» **Provided passage**
========================================================================

The sudden arrival of a local woman (Virginia Leith) complicates things in FEAR AND DESIRE

“There is a war in this forest. Not a war that has been fought, nor one that will be, but any war,” narrator David Allen explains at the beginning of the film. “And the enemies who struggle here do not exist unless we call them into being. This forest then, and all that happens now, is outside history. Only the unchanging shapes of fear and doubt and death are from our world. These soldiers that you see keep our language and our time but have no other country but the mind.” Fear and Desire lays the groundwork for much of what is to follow in Kubrick’s remarkable career. Fear and Desire is screening with Peter Watkins’s The War Game on January 20 at 6:15 at the Walter Reade Theater as part of the War Against War sidebar program of the twenty-fourth annual New York Jewish Film Festival, which focuses on antiwar films from the 1950s and 1960s; the schedule also includes Gillo Pontecorvo’s Battle of Algiers, Kon Ichikawa’s Fires on the Plain, Konrad Wolf’s I Was Nineteen, and Jean-Luc Godard’s Les Carabiniers, centered by a panel discussion on January 19 at 3:00 at the Elinor Bunin Munroe Film Center (free with advance RSVP) with Kent Jones, Martha Rosler, Harrell Fletcher, and Trevor Paglen, moderated by Jens Hoffmann. Dr. Strangelove is part of the NYJFF as well, showing at the Walter Reade on January 18 at 9:15, introduced by Jennie Livingston.

NEW YORK JEWISH FILM FESTIVAL — WAR AGAINST WAR: FIRES ON THE PLAIN

Kon Ichikawa’s harrowing FIRES ON THE PLAIN is part of War Against War sidebar of 2015 New York Jewish Film Festival

FIRES ON THE PLAIN (NOBI) (Kon Ichikawa, 1959)

========================================================================

» **Data section**
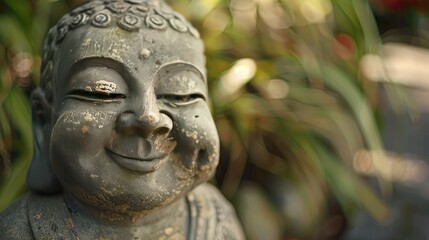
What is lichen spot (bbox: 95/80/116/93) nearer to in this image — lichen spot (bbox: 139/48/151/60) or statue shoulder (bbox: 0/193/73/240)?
lichen spot (bbox: 139/48/151/60)

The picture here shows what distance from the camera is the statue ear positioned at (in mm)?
Answer: 1250

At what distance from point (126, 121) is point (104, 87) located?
0.20 ft

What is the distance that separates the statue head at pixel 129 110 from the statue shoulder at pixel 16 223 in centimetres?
10

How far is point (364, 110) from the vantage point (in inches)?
80.3

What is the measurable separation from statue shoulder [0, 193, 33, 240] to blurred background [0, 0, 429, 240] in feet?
2.21

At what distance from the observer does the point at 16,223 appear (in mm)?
1207

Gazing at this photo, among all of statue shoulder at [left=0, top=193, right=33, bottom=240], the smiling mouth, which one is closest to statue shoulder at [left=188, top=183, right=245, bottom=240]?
the smiling mouth

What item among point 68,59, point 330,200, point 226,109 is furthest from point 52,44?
point 330,200

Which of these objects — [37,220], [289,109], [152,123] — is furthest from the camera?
[289,109]

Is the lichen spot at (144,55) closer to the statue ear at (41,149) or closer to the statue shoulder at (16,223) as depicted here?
the statue ear at (41,149)

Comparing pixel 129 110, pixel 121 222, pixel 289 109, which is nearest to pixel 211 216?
pixel 121 222

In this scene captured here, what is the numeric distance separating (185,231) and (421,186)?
1.39m

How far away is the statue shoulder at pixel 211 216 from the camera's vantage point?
4.11 feet

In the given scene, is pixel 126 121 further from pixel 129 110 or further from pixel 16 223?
pixel 16 223
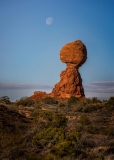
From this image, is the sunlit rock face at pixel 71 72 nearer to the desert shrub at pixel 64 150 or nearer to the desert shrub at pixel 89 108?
the desert shrub at pixel 89 108

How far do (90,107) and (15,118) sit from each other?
15.0 m

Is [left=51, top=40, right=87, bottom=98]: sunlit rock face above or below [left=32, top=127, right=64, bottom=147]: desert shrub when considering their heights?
above

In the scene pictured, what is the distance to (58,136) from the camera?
9.91 metres

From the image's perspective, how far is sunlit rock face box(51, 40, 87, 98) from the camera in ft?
136

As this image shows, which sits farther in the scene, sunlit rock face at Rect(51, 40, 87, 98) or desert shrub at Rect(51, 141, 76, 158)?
sunlit rock face at Rect(51, 40, 87, 98)

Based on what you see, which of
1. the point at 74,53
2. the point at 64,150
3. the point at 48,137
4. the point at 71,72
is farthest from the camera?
the point at 74,53

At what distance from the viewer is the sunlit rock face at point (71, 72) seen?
136 ft

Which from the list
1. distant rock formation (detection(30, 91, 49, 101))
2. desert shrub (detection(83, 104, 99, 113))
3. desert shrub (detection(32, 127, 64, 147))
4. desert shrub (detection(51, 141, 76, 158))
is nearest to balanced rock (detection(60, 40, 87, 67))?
distant rock formation (detection(30, 91, 49, 101))

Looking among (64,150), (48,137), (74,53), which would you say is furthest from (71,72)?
(64,150)

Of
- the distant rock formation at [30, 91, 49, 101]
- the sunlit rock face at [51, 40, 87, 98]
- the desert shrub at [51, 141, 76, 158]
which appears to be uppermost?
the sunlit rock face at [51, 40, 87, 98]

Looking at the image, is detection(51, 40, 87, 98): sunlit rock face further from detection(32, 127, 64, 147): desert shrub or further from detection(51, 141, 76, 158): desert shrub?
detection(51, 141, 76, 158): desert shrub

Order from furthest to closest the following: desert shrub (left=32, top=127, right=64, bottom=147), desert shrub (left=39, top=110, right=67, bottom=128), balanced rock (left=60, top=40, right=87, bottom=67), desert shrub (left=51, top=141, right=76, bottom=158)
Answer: balanced rock (left=60, top=40, right=87, bottom=67)
desert shrub (left=39, top=110, right=67, bottom=128)
desert shrub (left=32, top=127, right=64, bottom=147)
desert shrub (left=51, top=141, right=76, bottom=158)

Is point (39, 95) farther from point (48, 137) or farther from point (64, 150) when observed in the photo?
point (64, 150)

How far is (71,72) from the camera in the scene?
1662 inches
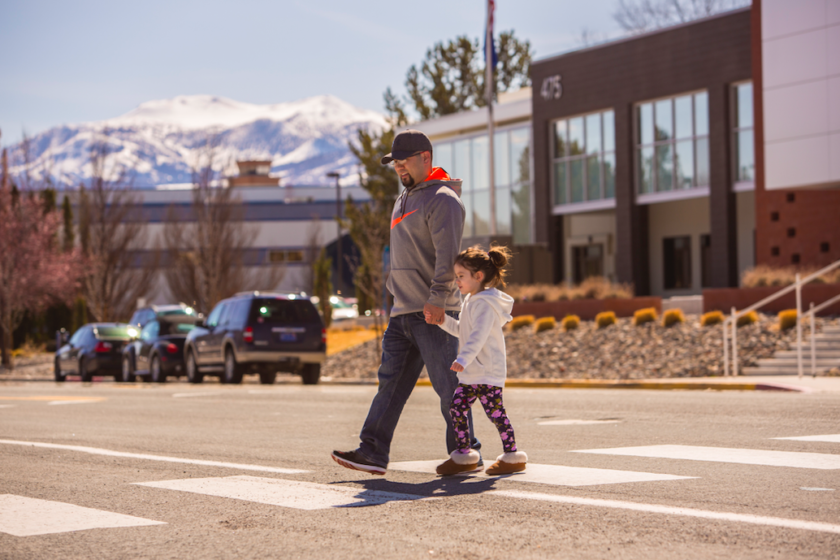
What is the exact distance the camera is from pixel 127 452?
858 cm

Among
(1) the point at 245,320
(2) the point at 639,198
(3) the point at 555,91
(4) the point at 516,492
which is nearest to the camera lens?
(4) the point at 516,492

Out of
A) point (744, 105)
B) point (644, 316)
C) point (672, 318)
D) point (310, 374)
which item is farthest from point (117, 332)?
point (744, 105)

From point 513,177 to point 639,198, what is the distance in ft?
23.3

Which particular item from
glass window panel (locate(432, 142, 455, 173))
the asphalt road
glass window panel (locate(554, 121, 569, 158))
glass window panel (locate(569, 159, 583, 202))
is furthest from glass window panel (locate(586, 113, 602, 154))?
the asphalt road

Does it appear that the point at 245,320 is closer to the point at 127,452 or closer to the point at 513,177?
the point at 127,452

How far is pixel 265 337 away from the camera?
22.0 meters

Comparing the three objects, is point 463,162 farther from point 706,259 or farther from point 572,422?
point 572,422

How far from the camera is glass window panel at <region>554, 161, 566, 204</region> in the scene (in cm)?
3938

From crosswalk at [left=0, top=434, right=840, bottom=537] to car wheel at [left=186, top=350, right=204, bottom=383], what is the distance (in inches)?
652

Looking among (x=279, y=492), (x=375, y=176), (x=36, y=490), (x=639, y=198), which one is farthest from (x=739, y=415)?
(x=375, y=176)

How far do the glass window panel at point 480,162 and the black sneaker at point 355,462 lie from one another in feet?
120

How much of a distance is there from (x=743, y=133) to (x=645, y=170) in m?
4.19

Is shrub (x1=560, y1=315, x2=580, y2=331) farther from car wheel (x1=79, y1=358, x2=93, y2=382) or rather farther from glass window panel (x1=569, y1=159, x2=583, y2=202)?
glass window panel (x1=569, y1=159, x2=583, y2=202)

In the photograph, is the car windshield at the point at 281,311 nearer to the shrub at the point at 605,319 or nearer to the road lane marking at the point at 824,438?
the shrub at the point at 605,319
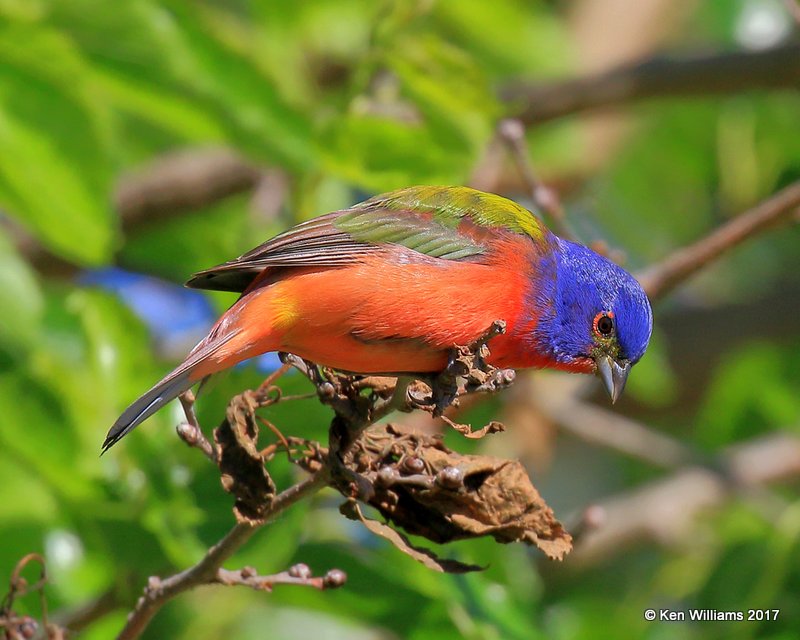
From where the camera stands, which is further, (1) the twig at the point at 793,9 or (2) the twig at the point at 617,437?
(2) the twig at the point at 617,437

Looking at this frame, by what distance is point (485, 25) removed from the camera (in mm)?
6812

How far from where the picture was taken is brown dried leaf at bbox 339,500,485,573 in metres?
2.79

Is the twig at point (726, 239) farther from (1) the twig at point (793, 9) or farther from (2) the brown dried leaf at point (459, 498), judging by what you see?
Result: (2) the brown dried leaf at point (459, 498)

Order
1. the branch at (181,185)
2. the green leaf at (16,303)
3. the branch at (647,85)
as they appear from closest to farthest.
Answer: the green leaf at (16,303), the branch at (647,85), the branch at (181,185)

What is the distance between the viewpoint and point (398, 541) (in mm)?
2836

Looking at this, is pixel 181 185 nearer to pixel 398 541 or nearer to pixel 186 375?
pixel 186 375

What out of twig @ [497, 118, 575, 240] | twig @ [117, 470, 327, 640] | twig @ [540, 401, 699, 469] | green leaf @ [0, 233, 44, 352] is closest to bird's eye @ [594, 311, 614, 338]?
twig @ [497, 118, 575, 240]

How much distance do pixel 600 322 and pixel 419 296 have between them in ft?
2.63

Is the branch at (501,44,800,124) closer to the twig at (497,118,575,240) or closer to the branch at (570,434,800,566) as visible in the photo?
the twig at (497,118,575,240)

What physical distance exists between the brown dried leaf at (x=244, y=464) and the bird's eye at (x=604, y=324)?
1.52 meters

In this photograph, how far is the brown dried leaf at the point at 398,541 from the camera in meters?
2.79

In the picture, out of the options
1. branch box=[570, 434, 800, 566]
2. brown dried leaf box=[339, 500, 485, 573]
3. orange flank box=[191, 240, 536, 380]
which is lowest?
brown dried leaf box=[339, 500, 485, 573]

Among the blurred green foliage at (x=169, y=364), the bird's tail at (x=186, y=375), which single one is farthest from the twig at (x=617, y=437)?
the bird's tail at (x=186, y=375)

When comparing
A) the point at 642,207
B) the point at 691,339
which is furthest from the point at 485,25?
the point at 691,339
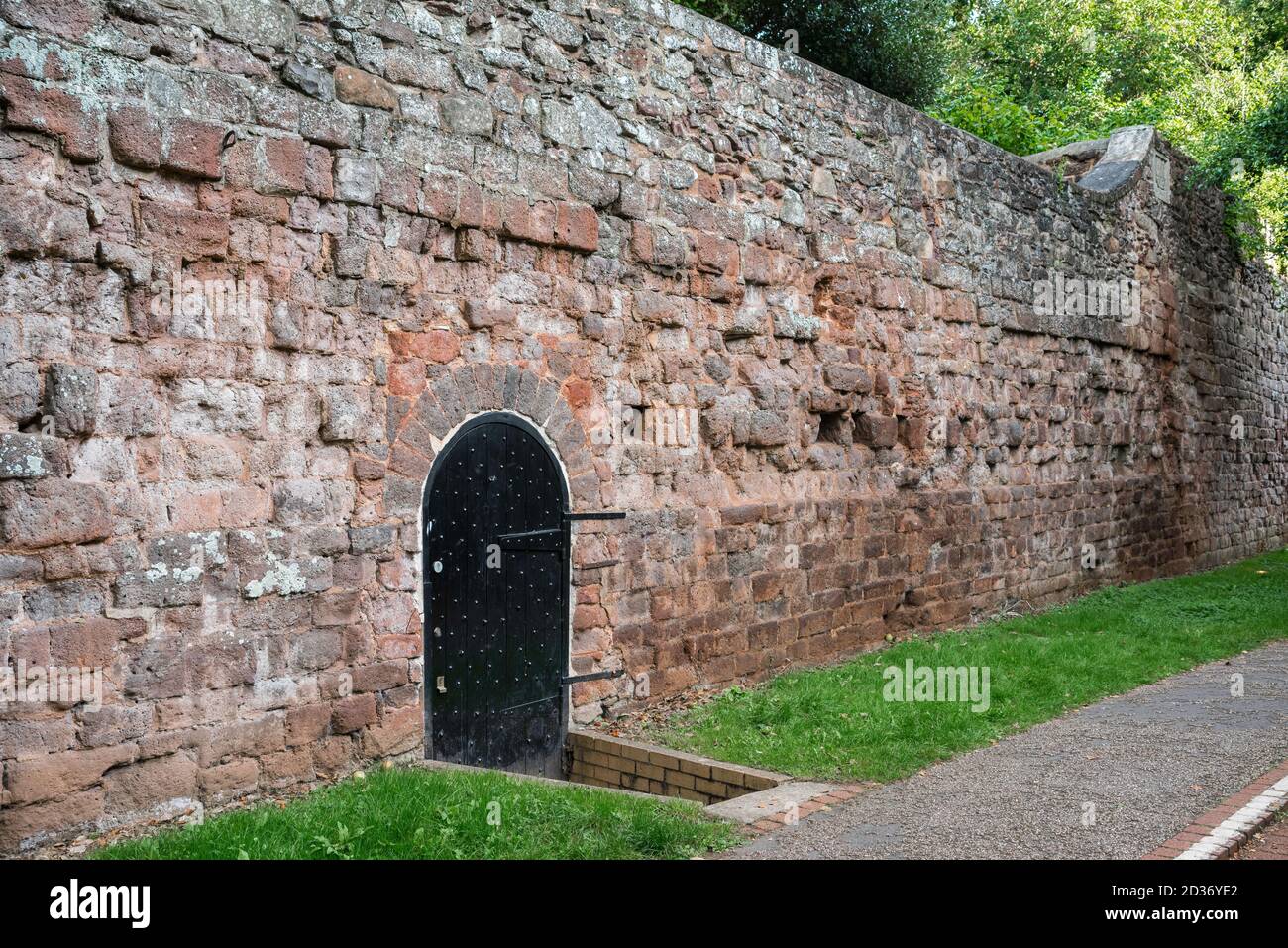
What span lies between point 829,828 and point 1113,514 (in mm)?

========================================================================

» **Work order 1**
Quote the festival article from "NEW YORK JEWISH FILM FESTIVAL —" up to and including "(Kon Ichikawa, 1959)".
» **Work order 2**
Answer these questions using the festival article:
(a) Who narrates Fear and Desire?
(b) Who moderates the panel discussion on January 19?
(c) In what year was Fires on the Plain made?
» **Work order 3**
Condense the paragraph of the festival article that begins "“There is a war in this forest" into a bulleted list that keeps its main facts.

» **Exercise response 1**
NEW YORK JEWISH FILM FESTIVAL — WAR AGAINST WAR: FIRES ON THE PLAIN

Kon Ichikawa’s harrowing FIRES ON THE PLAIN is part of War Against War sidebar of 2015 New York Jewish Film Festival

FIRES ON THE PLAIN (NOBI) (Kon Ichikawa, 1959)

» **Exercise response 2**
(a) David Allen
(b) Jens Hoffmann
(c) 1959

» **Exercise response 3**
- Fear and Desire opens with narrator David Allen describing a war in a forest that stands outside history. The war is not a specific one but "any war." Its soldiers "have no other country but the mind."
- The film lays the groundwork for much of Kubrick's later career.
- It screens with Peter Watkins's The War Game on January 20 at 6:15 at the Walter Reade Theater.
- The screening is part of the War Against War sidebar of the twenty-fourth annual New York Jewish Film Festival, which focuses on antiwar films from the 1950s and 1960s.
- The sidebar also includes:
  - Battle of Algiers
  - Fires on the Plain
  - I Was Nineteen
  - Les Carabiniers
- A panel discussion takes place on January 19 at 3:00 at the Elinor Bunin Munroe Film Center. It is free with advance RSVP.
  - Panelists: Kent Jones, Martha Rosler, Harrell Fletcher and Trevor Paglen.
  - Moderator: Jens Hoffmann.
- Dr. Strangelove shows at the Walter Reade on January 18 at 9:15, introduced by Jennie Livingston.